■ Task instructions ■
Rewrite the material below with "umbrella canopy" swapped for "patio umbrella" everywhere it occurs, changing nothing else. Omit the pictures from your answer.

+++++

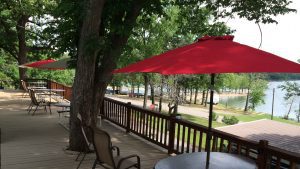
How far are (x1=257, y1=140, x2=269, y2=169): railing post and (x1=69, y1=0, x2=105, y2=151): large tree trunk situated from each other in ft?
9.79

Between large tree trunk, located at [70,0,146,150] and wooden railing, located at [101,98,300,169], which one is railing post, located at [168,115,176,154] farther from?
large tree trunk, located at [70,0,146,150]

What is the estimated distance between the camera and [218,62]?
258cm

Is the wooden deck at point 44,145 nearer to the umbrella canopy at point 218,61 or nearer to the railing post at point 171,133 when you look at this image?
the railing post at point 171,133

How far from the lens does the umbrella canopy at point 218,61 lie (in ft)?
8.05

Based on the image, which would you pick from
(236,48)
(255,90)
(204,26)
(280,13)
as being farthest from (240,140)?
(255,90)

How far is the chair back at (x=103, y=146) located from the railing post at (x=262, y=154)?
201 centimetres

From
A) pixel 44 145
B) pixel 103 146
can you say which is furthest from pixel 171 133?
pixel 44 145

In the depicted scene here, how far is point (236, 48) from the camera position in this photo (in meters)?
2.92

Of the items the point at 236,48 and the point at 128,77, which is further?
the point at 128,77

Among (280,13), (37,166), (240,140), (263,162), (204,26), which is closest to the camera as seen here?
(263,162)

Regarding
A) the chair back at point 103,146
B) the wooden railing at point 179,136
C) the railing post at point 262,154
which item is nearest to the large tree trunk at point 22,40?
the wooden railing at point 179,136

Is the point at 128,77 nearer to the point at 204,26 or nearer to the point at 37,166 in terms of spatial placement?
the point at 204,26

+++++

■ Solution for this exercise ■
How far are (x1=257, y1=140, x2=269, y2=169): railing post and (x1=69, y1=0, x2=105, y2=151): large tree trunk situated from each other in ft?
9.79

Between large tree trunk, located at [70,0,146,150] and wooden railing, located at [101,98,300,169], which one is railing post, located at [168,115,176,154] farther from?
large tree trunk, located at [70,0,146,150]

What is the estimated distance between the camera and [218,62]?
258cm

Is the wooden deck at point 44,145 nearer to the patio umbrella at point 218,61 or nearer to the railing post at point 171,133 when you look at this image?
the railing post at point 171,133

How far from the lens does the patio umbrella at point 218,61 lie (in ft)?
8.05

Based on the image, which would you pick from
(236,48)
(255,90)
(204,26)
(280,13)
as being farthest from (240,140)?
(255,90)

How far is the chair back at (x=103, y=146) located from the railing post at (x=262, y=154)?
201 centimetres

From
A) pixel 44 145
B) pixel 103 146
can you say which is furthest from pixel 171 133?
pixel 44 145

In the depicted scene here, how far is point (236, 48) from the camera position in this photo (in meters)?
2.92

Of the items the point at 236,48 and the point at 128,77, which is further?
the point at 128,77

Among (280,13), (37,166), (240,140), (263,162), (204,26), which is closest to the camera as seen here?
(263,162)

Regarding
A) the chair back at point 103,146
B) the wooden railing at point 179,136
C) the railing post at point 262,154
which item is nearest to the large tree trunk at point 22,40?
the wooden railing at point 179,136

Is the point at 128,77 nearer to the point at 204,26 or nearer to the point at 37,166 in terms of spatial placement?
the point at 204,26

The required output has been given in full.